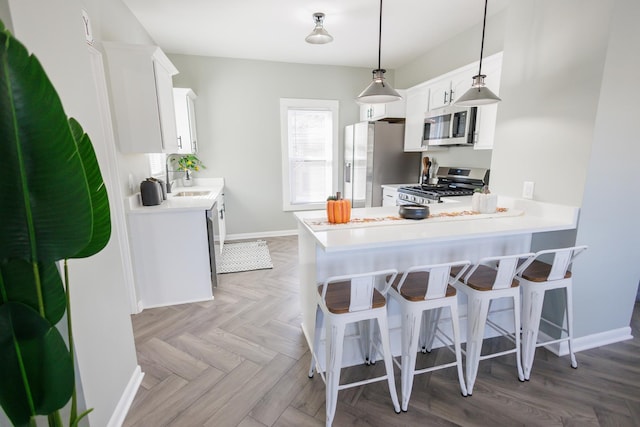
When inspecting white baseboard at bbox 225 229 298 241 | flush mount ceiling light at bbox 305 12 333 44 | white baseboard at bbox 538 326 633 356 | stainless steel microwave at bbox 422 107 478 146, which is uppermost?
flush mount ceiling light at bbox 305 12 333 44

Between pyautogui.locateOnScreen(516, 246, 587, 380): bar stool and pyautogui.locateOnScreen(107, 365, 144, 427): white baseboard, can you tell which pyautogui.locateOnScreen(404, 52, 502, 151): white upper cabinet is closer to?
pyautogui.locateOnScreen(516, 246, 587, 380): bar stool

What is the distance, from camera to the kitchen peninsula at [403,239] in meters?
1.76

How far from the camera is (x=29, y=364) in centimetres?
77

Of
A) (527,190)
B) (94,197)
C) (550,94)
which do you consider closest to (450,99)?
(550,94)

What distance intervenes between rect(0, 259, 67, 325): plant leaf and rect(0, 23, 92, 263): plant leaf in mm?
52

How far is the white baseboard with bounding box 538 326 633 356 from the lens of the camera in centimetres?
218

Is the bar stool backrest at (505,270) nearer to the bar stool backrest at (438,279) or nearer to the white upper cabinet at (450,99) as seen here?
the bar stool backrest at (438,279)

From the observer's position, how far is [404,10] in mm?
3055

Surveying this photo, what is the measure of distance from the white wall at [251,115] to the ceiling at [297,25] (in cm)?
23

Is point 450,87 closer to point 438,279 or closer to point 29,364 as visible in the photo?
point 438,279

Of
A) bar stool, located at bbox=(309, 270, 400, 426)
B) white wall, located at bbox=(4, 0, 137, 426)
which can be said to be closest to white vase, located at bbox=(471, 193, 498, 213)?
bar stool, located at bbox=(309, 270, 400, 426)

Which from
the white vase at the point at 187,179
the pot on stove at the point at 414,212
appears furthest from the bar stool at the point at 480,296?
the white vase at the point at 187,179

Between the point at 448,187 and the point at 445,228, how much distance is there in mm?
2116

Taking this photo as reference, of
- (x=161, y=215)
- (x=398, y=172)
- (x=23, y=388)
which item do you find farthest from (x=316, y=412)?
(x=398, y=172)
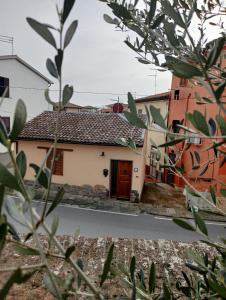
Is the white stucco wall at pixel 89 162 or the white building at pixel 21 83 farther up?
the white building at pixel 21 83

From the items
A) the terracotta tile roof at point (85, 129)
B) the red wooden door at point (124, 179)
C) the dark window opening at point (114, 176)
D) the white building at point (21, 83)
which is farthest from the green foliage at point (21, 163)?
the white building at point (21, 83)

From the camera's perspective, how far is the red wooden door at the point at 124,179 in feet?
39.1

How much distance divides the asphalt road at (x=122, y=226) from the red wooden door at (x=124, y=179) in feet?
4.89

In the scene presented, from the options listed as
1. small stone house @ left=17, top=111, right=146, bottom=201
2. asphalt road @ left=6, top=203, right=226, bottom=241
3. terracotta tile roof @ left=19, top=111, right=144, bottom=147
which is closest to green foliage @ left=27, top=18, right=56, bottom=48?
asphalt road @ left=6, top=203, right=226, bottom=241

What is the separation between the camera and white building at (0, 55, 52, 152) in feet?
57.7

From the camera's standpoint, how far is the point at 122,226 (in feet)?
31.8

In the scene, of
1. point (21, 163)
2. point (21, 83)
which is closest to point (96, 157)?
point (21, 83)

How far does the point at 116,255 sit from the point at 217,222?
346 inches

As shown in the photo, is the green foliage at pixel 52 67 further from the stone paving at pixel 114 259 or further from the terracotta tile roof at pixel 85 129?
the terracotta tile roof at pixel 85 129

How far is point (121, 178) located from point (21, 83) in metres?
11.4

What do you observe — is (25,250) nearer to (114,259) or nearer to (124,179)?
(114,259)

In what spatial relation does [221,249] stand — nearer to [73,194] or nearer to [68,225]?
[68,225]

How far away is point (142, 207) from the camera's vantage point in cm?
1145

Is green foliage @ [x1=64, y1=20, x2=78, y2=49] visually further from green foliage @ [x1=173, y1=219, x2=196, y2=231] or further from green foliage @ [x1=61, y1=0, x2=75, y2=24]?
green foliage @ [x1=173, y1=219, x2=196, y2=231]
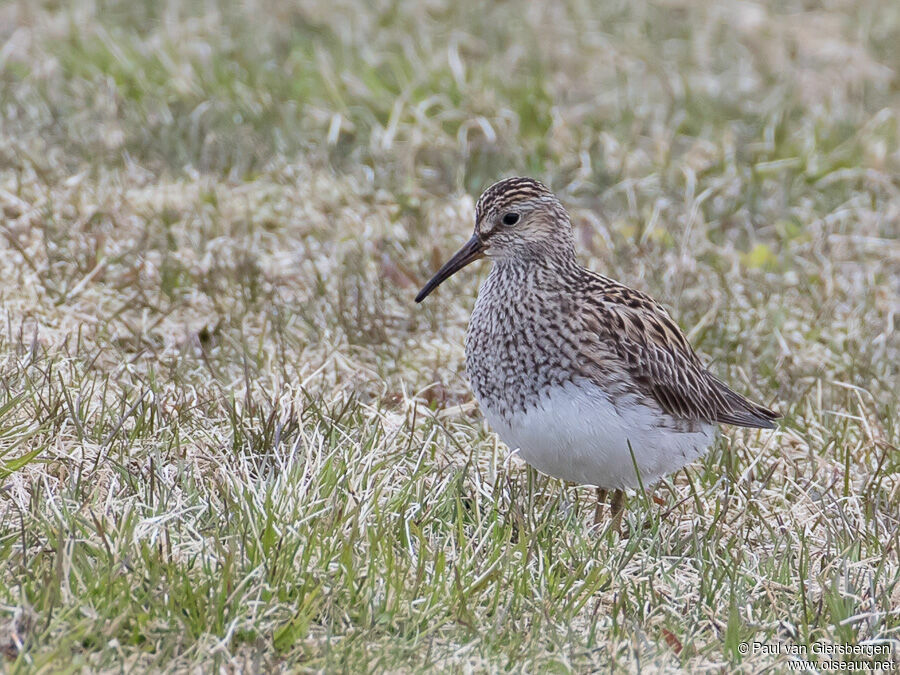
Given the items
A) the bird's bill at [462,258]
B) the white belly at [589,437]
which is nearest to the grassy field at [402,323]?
the white belly at [589,437]

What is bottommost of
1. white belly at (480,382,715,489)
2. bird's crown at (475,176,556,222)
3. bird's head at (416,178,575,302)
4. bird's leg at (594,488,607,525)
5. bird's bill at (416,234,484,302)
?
bird's leg at (594,488,607,525)

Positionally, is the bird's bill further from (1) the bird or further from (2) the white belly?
(2) the white belly

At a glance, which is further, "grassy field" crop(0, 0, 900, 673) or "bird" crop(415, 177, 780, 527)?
"bird" crop(415, 177, 780, 527)

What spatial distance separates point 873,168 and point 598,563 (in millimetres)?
5674

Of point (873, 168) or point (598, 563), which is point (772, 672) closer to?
point (598, 563)

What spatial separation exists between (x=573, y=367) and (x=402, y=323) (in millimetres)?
2223

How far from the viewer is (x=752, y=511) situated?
5438 mm

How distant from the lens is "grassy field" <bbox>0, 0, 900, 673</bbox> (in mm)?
4371

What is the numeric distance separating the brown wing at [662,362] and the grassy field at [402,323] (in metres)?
0.26

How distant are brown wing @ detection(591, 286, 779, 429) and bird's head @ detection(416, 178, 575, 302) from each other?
32 centimetres

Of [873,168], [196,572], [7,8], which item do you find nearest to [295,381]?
[196,572]

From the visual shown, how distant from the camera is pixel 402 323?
7.37 metres

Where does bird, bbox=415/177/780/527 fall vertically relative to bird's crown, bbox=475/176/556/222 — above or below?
below

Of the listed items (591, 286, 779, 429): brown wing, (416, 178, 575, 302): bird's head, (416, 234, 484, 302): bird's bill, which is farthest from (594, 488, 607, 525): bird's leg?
(416, 234, 484, 302): bird's bill
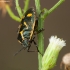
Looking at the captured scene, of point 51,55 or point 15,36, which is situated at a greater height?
point 15,36

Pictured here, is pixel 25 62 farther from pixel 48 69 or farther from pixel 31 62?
pixel 48 69

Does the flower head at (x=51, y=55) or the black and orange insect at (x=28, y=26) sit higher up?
the black and orange insect at (x=28, y=26)

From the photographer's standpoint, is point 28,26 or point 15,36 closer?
point 28,26

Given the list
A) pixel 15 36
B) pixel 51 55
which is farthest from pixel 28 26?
pixel 15 36

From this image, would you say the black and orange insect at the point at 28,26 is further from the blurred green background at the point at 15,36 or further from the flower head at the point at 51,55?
the blurred green background at the point at 15,36

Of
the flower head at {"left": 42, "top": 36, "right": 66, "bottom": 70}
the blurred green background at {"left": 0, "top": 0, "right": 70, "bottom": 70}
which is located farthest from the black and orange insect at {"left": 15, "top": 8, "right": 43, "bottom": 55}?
the blurred green background at {"left": 0, "top": 0, "right": 70, "bottom": 70}

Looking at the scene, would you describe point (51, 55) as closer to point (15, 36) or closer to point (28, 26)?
point (28, 26)

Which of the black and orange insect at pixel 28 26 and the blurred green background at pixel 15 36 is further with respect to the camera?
the blurred green background at pixel 15 36

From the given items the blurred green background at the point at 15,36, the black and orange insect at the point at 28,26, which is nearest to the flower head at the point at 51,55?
the black and orange insect at the point at 28,26

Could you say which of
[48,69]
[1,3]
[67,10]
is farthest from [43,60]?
[67,10]
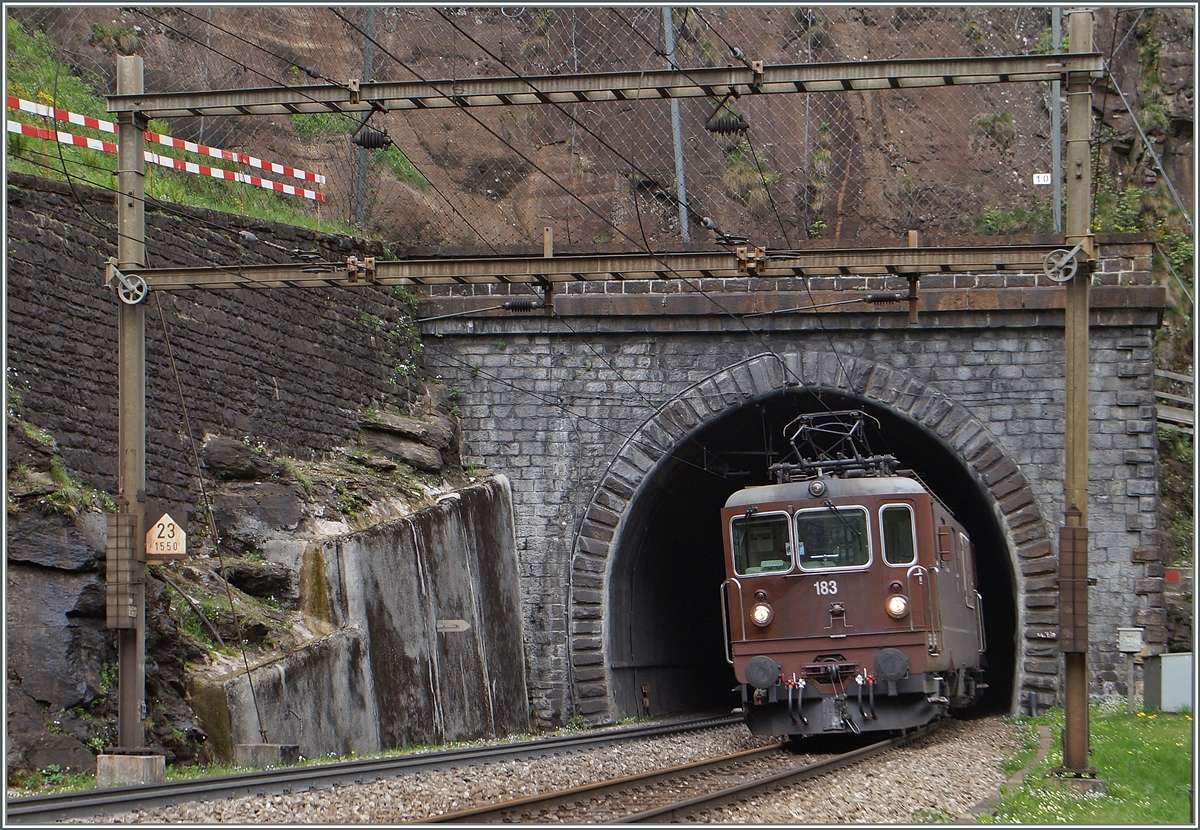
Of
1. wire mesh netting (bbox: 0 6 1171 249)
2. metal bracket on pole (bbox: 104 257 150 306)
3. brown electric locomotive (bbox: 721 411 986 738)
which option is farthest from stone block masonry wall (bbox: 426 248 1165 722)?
metal bracket on pole (bbox: 104 257 150 306)

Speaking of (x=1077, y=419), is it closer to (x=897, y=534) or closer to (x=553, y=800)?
(x=897, y=534)

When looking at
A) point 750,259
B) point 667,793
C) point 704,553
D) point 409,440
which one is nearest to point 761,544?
point 750,259

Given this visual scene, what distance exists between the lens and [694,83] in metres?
11.5

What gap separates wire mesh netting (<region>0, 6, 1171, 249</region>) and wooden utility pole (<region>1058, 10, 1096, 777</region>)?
1095cm

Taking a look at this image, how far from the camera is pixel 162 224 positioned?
1541cm

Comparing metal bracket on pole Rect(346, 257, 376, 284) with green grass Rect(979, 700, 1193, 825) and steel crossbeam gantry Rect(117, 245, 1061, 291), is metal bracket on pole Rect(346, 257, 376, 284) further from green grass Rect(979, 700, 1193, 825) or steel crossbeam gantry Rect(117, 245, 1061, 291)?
※ ※ ※
## Your task
Each line from the one containing "Looking at the scene, would" through the last line of the entries above is to be extracted exactly. Pictures are not part of the copy.

## The output
Looking at the scene, would you describe point (51, 55) as closer to point (15, 36) or closer to point (28, 26)?
point (28, 26)

Which of the black and orange insect at pixel 28 26 and the blurred green background at pixel 15 36 is further with respect to the camera?
the blurred green background at pixel 15 36

From the given items the blurred green background at the point at 15,36, the black and orange insect at the point at 28,26, which is nearest to the flower head at the point at 51,55?
the black and orange insect at the point at 28,26

Could you say which of
[48,69]
[1,3]
[67,10]
is farthest from [43,60]?
[67,10]
Of
1. wire mesh netting (bbox: 0 6 1171 249)
2. metal bracket on pole (bbox: 104 257 150 306)
3. brown electric locomotive (bbox: 721 411 986 738)
which option is farthest from stone block masonry wall (bbox: 426 248 1165 722)?
metal bracket on pole (bbox: 104 257 150 306)

Speaking of (x=1077, y=419), is it closer to (x=897, y=534) or closer to (x=553, y=800)?
(x=897, y=534)

When looking at
A) point 750,259
B) point 667,793
C) point 704,553
D) point 409,440
which one is nearest to point 761,544?
point 750,259

Given this visual scene, what distance exists between the lens and [694,83] in metres?
11.5

What gap separates wire mesh netting (<region>0, 6, 1171, 249</region>) and wooden utility pole (<region>1058, 10, 1096, 777</region>)?
1095cm

Taking a look at this image, how far from the camera is pixel 162 224 positioned?
1541cm

Comparing metal bracket on pole Rect(346, 257, 376, 284) with green grass Rect(979, 700, 1193, 825) and steel crossbeam gantry Rect(117, 245, 1061, 291), is metal bracket on pole Rect(346, 257, 376, 284) further from green grass Rect(979, 700, 1193, 825) or steel crossbeam gantry Rect(117, 245, 1061, 291)?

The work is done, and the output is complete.